Task:
The records that follow must be reproduced in full, exactly as written.

Collected data entries
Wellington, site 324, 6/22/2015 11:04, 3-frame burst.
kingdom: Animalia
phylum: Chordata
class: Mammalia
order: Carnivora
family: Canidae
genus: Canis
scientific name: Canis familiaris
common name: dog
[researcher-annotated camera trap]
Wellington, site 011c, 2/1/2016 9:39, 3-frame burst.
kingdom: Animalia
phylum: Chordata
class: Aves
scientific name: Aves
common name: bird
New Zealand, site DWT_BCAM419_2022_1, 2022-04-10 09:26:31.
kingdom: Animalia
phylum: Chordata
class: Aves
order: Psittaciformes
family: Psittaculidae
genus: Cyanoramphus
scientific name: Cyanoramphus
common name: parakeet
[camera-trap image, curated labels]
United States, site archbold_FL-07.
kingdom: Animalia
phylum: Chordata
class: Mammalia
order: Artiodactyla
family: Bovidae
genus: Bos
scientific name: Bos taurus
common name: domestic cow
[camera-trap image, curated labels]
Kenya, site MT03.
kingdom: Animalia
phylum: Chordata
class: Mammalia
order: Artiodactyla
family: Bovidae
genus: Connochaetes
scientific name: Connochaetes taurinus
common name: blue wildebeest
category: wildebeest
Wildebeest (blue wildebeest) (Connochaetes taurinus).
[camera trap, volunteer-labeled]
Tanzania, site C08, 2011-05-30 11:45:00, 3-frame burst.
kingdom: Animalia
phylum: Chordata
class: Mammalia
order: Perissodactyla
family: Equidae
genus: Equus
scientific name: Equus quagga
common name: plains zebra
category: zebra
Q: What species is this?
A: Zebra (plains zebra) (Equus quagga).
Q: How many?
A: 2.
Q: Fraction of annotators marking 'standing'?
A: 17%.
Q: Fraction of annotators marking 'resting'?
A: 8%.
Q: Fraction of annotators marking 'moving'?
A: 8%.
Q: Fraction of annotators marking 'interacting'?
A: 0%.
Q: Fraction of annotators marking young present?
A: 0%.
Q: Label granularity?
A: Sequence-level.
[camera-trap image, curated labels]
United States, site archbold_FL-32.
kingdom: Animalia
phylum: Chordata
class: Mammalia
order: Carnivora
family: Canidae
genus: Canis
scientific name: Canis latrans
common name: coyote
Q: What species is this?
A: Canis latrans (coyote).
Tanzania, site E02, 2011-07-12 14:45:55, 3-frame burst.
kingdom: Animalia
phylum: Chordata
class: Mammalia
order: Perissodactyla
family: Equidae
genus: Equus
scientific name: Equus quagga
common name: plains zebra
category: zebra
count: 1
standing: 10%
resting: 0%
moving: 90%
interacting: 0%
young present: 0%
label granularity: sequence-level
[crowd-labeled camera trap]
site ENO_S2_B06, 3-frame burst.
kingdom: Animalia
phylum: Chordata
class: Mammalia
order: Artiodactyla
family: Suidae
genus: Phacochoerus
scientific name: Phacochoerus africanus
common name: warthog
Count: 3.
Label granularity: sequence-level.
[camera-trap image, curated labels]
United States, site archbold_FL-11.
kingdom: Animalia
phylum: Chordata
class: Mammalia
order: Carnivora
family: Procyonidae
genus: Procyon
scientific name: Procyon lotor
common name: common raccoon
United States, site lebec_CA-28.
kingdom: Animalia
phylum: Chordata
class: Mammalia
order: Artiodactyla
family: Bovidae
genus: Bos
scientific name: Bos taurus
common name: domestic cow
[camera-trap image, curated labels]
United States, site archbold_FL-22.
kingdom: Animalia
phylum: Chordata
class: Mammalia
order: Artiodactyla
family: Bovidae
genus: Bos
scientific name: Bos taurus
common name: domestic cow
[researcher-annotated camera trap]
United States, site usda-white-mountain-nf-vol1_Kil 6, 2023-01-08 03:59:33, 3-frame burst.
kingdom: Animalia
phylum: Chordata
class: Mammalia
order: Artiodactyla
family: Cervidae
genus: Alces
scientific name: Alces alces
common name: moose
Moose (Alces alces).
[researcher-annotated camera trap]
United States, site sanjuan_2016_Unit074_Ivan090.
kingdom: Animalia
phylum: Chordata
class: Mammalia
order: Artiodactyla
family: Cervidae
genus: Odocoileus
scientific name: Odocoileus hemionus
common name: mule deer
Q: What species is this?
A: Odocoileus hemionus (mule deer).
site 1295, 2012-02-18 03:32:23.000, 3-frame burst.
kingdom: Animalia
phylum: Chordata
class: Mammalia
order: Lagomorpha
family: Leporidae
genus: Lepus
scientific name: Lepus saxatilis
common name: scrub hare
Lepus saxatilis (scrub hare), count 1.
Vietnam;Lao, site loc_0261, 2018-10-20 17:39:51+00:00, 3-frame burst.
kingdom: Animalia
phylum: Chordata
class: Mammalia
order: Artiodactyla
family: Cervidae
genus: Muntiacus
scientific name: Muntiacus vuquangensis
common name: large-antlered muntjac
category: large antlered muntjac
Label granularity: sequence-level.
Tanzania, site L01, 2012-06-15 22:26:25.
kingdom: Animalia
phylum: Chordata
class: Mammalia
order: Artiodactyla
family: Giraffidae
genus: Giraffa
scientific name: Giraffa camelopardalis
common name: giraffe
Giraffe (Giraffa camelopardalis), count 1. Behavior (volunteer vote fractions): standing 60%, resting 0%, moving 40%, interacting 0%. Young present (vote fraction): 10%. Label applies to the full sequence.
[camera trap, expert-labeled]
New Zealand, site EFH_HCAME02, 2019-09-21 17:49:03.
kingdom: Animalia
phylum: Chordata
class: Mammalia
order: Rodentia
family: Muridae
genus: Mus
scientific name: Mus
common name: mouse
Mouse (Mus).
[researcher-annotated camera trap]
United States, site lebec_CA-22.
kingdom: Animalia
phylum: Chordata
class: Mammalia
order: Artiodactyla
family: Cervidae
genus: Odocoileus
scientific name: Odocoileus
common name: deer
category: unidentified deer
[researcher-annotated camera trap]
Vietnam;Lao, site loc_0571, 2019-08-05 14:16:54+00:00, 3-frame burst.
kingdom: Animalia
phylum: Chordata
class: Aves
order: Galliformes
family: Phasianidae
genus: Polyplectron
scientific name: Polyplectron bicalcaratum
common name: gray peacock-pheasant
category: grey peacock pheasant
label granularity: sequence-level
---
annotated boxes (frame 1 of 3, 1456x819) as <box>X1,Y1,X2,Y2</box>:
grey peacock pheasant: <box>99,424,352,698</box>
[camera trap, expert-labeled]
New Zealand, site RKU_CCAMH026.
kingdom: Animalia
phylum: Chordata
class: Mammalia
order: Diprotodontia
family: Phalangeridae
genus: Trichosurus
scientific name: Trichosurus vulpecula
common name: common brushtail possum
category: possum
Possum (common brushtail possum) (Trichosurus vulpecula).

Expected answer:
Wellington, site 324, 6/22/2015 11:04, 3-frame burst.
kingdom: Animalia
phylum: Chordata
class: Mammalia
order: Carnivora
family: Canidae
genus: Canis
scientific name: Canis familiaris
common name: dog
[researcher-annotated camera trap]
Wellington, site 011c, 2/1/2016 9:39, 3-frame burst.
kingdom: Animalia
phylum: Chordata
class: Aves
scientific name: Aves
common name: bird
New Zealand, site DWT_BCAM419_2022_1, 2022-04-10 09:26:31.
kingdom: Animalia
phylum: Chordata
class: Aves
order: Psittaciformes
family: Psittaculidae
genus: Cyanoramphus
scientific name: Cyanoramphus
common name: parakeet
[camera-trap image, curated labels]
United States, site archbold_FL-07.
kingdom: Animalia
phylum: Chordata
class: Mammalia
order: Artiodactyla
family: Bovidae
genus: Bos
scientific name: Bos taurus
common name: domestic cow
[camera-trap image, curated labels]
Kenya, site MT03.
kingdom: Animalia
phylum: Chordata
class: Mammalia
order: Artiodactyla
family: Bovidae
genus: Connochaetes
scientific name: Connochaetes taurinus
common name: blue wildebeest
category: wildebeest
Wildebeest (blue wildebeest) (Connochaetes taurinus).
[camera trap, volunteer-labeled]
Tanzania, site C08, 2011-05-30 11:45:00, 3-frame burst.
kingdom: Animalia
phylum: Chordata
class: Mammalia
order: Perissodactyla
family: Equidae
genus: Equus
scientific name: Equus quagga
common name: plains zebra
category: zebra
Q: What species is this?
A: Zebra (plains zebra) (Equus quagga).
Q: How many?
A: 2.
Q: Fraction of annotators marking 'standing'?
A: 17%.
Q: Fraction of annotators marking 'resting'?
A: 8%.
Q: Fraction of annotators marking 'moving'?
A: 8%.
Q: Fraction of annotators marking 'interacting'?
A: 0%.
Q: Fraction of annotators marking young present?
A: 0%.
Q: Label granularity?
A: Sequence-level.
[camera-trap image, curated labels]
United States, site archbold_FL-32.
kingdom: Animalia
phylum: Chordata
class: Mammalia
order: Carnivora
family: Canidae
genus: Canis
scientific name: Canis latrans
common name: coyote
Q: What species is this?
A: Canis latrans (coyote).
Tanzania, site E02, 2011-07-12 14:45:55, 3-frame burst.
kingdom: Animalia
phylum: Chordata
class: Mammalia
order: Perissodactyla
family: Equidae
genus: Equus
scientific name: Equus quagga
common name: plains zebra
category: zebra
count: 1
standing: 10%
resting: 0%
moving: 90%
interacting: 0%
young present: 0%
label granularity: sequence-level
[crowd-labeled camera trap]
site ENO_S2_B06, 3-frame burst.
kingdom: Animalia
phylum: Chordata
class: Mammalia
order: Artiodactyla
family: Suidae
genus: Phacochoerus
scientific name: Phacochoerus africanus
common name: warthog
Count: 3.
Label granularity: sequence-level.
[camera-trap image, curated labels]
United States, site archbold_FL-11.
kingdom: Animalia
phylum: Chordata
class: Mammalia
order: Carnivora
family: Procyonidae
genus: Procyon
scientific name: Procyon lotor
common name: common raccoon
United States, site lebec_CA-28.
kingdom: Animalia
phylum: Chordata
class: Mammalia
order: Artiodactyla
family: Bovidae
genus: Bos
scientific name: Bos taurus
common name: domestic cow
[camera-trap image, curated labels]
United States, site archbold_FL-22.
kingdom: Animalia
phylum: Chordata
class: Mammalia
order: Artiodactyla
family: Bovidae
genus: Bos
scientific name: Bos taurus
common name: domestic cow
[researcher-annotated camera trap]
United States, site usda-white-mountain-nf-vol1_Kil 6, 2023-01-08 03:59:33, 3-frame burst.
kingdom: Animalia
phylum: Chordata
class: Mammalia
order: Artiodactyla
family: Cervidae
genus: Alces
scientific name: Alces alces
common name: moose
Moose (Alces alces).
[researcher-annotated camera trap]
United States, site sanjuan_2016_Unit074_Ivan090.
kingdom: Animalia
phylum: Chordata
class: Mammalia
order: Artiodactyla
family: Cervidae
genus: Odocoileus
scientific name: Odocoileus hemionus
common name: mule deer
Q: What species is this?
A: Odocoileus hemionus (mule deer).
site 1295, 2012-02-18 03:32:23.000, 3-frame burst.
kingdom: Animalia
phylum: Chordata
class: Mammalia
order: Lagomorpha
family: Leporidae
genus: Lepus
scientific name: Lepus saxatilis
common name: scrub hare
Lepus saxatilis (scrub hare), count 1.
Vietnam;Lao, site loc_0261, 2018-10-20 17:39:51+00:00, 3-frame burst.
kingdom: Animalia
phylum: Chordata
class: Mammalia
order: Artiodactyla
family: Cervidae
genus: Muntiacus
scientific name: Muntiacus vuquangensis
common name: large-antlered muntjac
category: large antlered muntjac
Label granularity: sequence-level.
Tanzania, site L01, 2012-06-15 22:26:25.
kingdom: Animalia
phylum: Chordata
class: Mammalia
order: Artiodactyla
family: Giraffidae
genus: Giraffa
scientific name: Giraffa camelopardalis
common name: giraffe
Giraffe (Giraffa camelopardalis), count 1. Behavior (volunteer vote fractions): standing 60%, resting 0%, moving 40%, interacting 0%. Young present (vote fraction): 10%. Label applies to the full sequence.
[camera trap, expert-labeled]
New Zealand, site EFH_HCAME02, 2019-09-21 17:49:03.
kingdom: Animalia
phylum: Chordata
class: Mammalia
order: Rodentia
family: Muridae
genus: Mus
scientific name: Mus
common name: mouse
Mouse (Mus).
[researcher-annotated camera trap]
United States, site lebec_CA-22.
kingdom: Animalia
phylum: Chordata
class: Mammalia
order: Artiodactyla
family: Cervidae
genus: Odocoileus
scientific name: Odocoileus
common name: deer
category: unidentified deer
[researcher-annotated camera trap]
Vietnam;Lao, site loc_0571, 2019-08-05 14:16:54+00:00, 3-frame burst.
kingdom: Animalia
phylum: Chordata
class: Aves
order: Galliformes
family: Phasianidae
genus: Polyplectron
scientific name: Polyplectron bicalcaratum
common name: gray peacock-pheasant
category: grey peacock pheasant
label granularity: sequence-level
---
annotated boxes (frame 1 of 3, 1456x819) as <box>X1,Y1,X2,Y2</box>:
grey peacock pheasant: <box>99,424,352,698</box>
[camera trap, expert-labeled]
New Zealand, site RKU_CCAMH026.
kingdom: Animalia
phylum: Chordata
class: Mammalia
order: Diprotodontia
family: Phalangeridae
genus: Trichosurus
scientific name: Trichosurus vulpecula
common name: common brushtail possum
category: possum
Possum (common brushtail possum) (Trichosurus vulpecula).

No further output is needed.